The patient reported complete resolution of her daily morning nausea and cessation of all vomiting after stent placement. Her repeat 4-hour solid-state gastric scintigraphy, obtained 1 month after stent placement, was normal with 93 % emptying at 4 hours. Approximately 1 month after placement she developed recurrent symptoms in the context of stent migration that resolved after stent removal and replacement. She remains well 115 days after stent placement.
A 15-year-old boy was referred with chronic nausea and vomiting. A 4-hour solid gastric scintigraphy was markedly abnormal and notable with 46 % retention at 4 hours. Trials of erythromycin, metoclopramide, domperidone, and promethazine were unsuccessful. Following discussions, he underwent transpyloric stent placement and immediately noted marked improvement following the procedure. A repeat 4-hour gastric scintigraphy study was markedly improved with normal emptying parameters at 1 and 2 hours and mildly abnormal emptying (11 % retention) at the 4-hour measurement. The patient remains well 122 days after stent placement.
A 45-year-old man was referred for management of idiopathic gastroparesis. His main symptoms included early satiety and chronic nausea.
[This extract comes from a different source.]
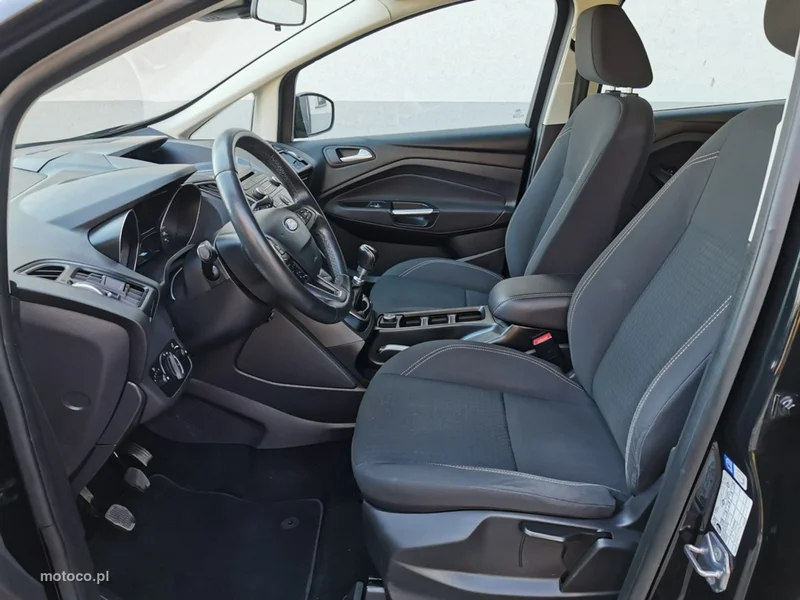 Ford C-Max II 11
A 90-minute gastric emptying study at another center had reported only 12 % emptying at 90 minutes, with an estimated gastric emptying half-time of over 400 minutes. Previous medical trials of erythromycin, metoclopramide, and domperidone were not successful at sufficiently alleviating his symptoms. He underwent transpyloric stent placement. Subsequently, he had complete symptom resolution and has been able to eat ad lib without nausea or early satiety. A repeat gastric emptying scintigraphy obtained at the same center as the original test was normal and showed 33 % emptying at 60 minutes, 59 % emptying at 90 minutes, and a calculated emptying half-time of 77 minutes. The patient remains asymptomatic 174 days after stent placement.
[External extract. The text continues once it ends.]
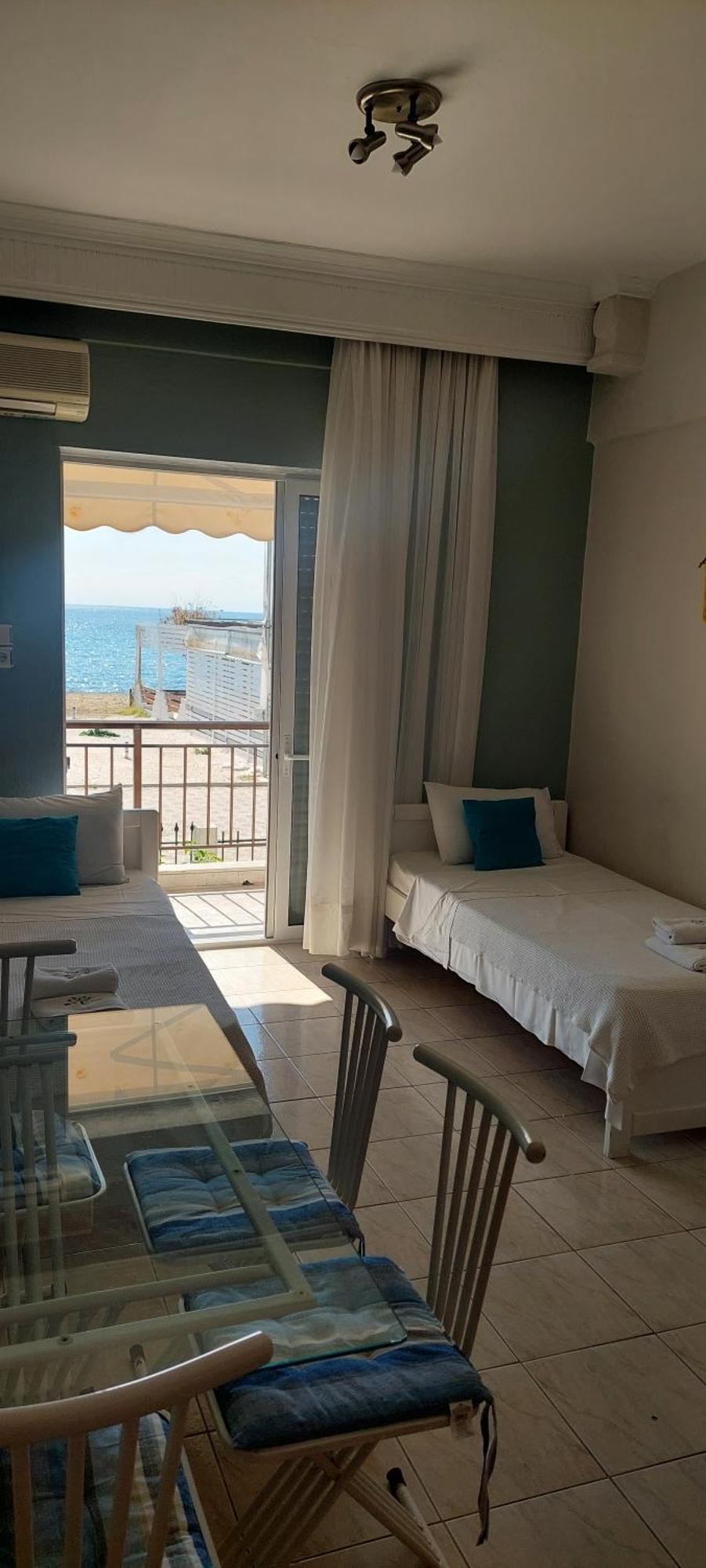 Seaside Studios Paralia Dionisiou Exterior foto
All placed stents were the double-layered fully-covered Niti-S self-expandable metallic stent (TaeWoong Medical, Seoul, Korea). Our data suggest that transpyloric stent placement improves symptoms associated with impaired gastric emptying as well as intrinsically improving emptying parameters.
Competing interests: Dr Clarke is a consultant for ProStrakan and Wyeth. Dr Khashab is a consultant for Boston Scientific. Dr Kalloo is a founding member, equity holder, and consultant for Apollo Endosurgery. All other authors have no competing interests.